> **Passage for review**:

################

New Orleans Gumbo Secret
On a recent trip to New Orleans, I had my fill of gumbo. It was some of the BEST gumbo I’ve ever had. Even the airport restaurants served a mean bowl. If you haven’t been to New Orleans, you are truly missing out on some great food and a trip isn’t complete without beignets. I don’t think there was anything I didn’t like during my week there. You can see some of the highlights in these Things to Do in New Orleans with Kids and New Orleans Restaurants articles. Another favorite was red beand and rice which by the way is an even easier recipe than this one.
During one of my meals, a group of food bloggers, restaurant staff, and locals started talking about New Orleans food and Cajun cuisine, especially gumbo. I was let in on a little secret that is the key to a successful gumbo. It’s all in the roux. That mixture of browned/cooked flour and oil needs to be just right. The type of oil isn’t that important. I used avocado oil for its high smoke point, but you can use olive oil, lard, butter, etc. The secret is you whisk constantly and then stir, stir, stir, until you get what looks like peanut butter.

################

> **Data segment**:
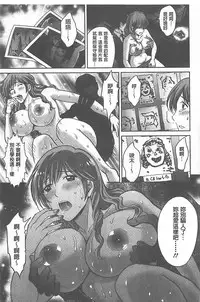 [Hoshiduki Melon] W Netorase ~Oku-san Koukan Kaishimasen ka?~ [Chinese]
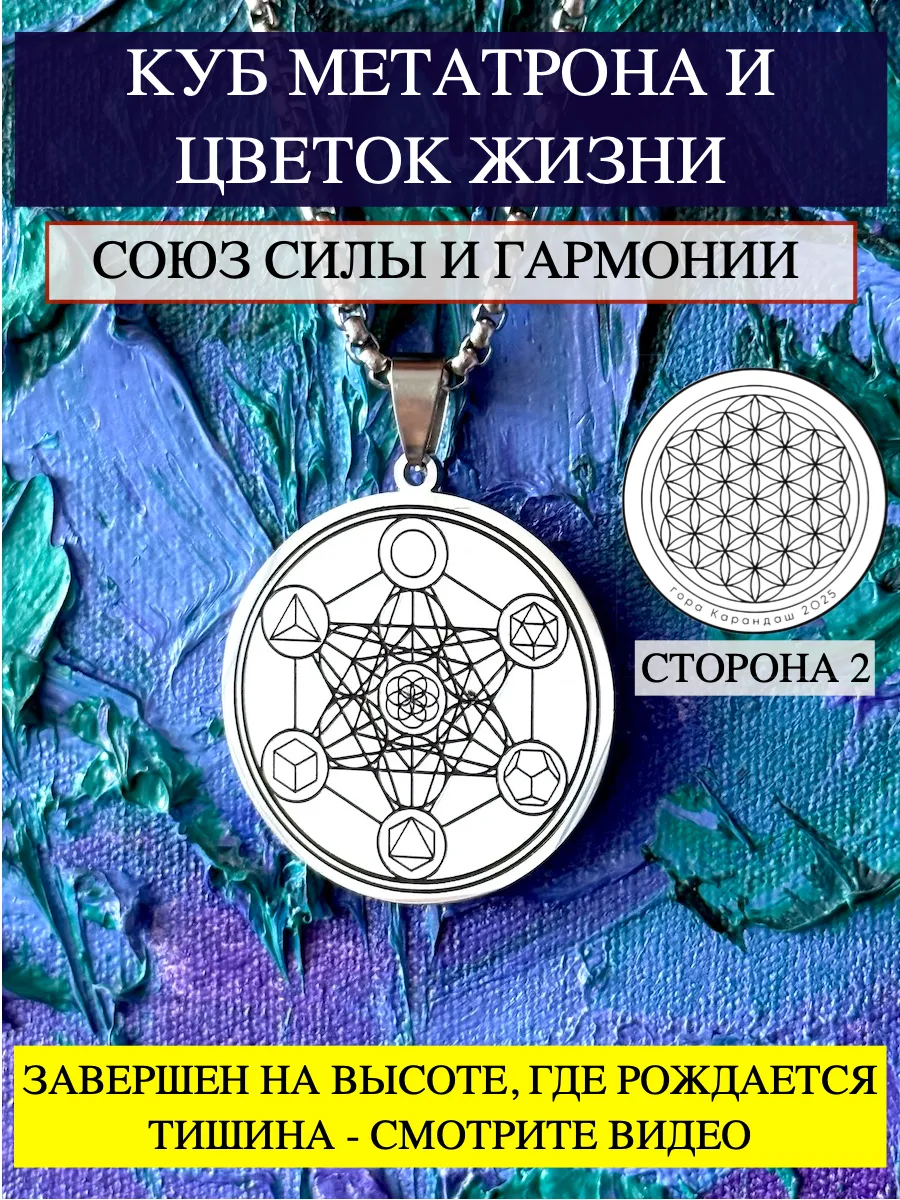Талисман Куб Метатрона. Амулет цветок жизни. Оберег.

################

> **Problem set**:
- a) Edit the gumbo piece by writing out everything from "New Orleans Gumbo" down to "than this one." with "beignets" changed to "pralines".
- b) According to the gumbo piece, which oil did the writer use for the roux, and why?
Rely only on the gumbo piece and not on the data.

> **Answers to the exercise**:
- a)
New Orleans Gumbo Secret
On a recent trip to New Orleans, I had my fill of gumbo. It was some of the BEST gumbo I’ve ever had. Even the airport restaurants served a mean bowl. If you haven’t been to New Orleans, you are truly missing out on some great food and a trip isn’t complete without pralines. I don’t think there was anything I didn’t like during my week there. You can see some of the highlights in these Things to Do in New Orleans with Kids and New Orleans Restaurants articles. Another favorite was red beand and rice which by the way is an even easier recipe than this one.

- b) Avocado oil, for its high smoke point.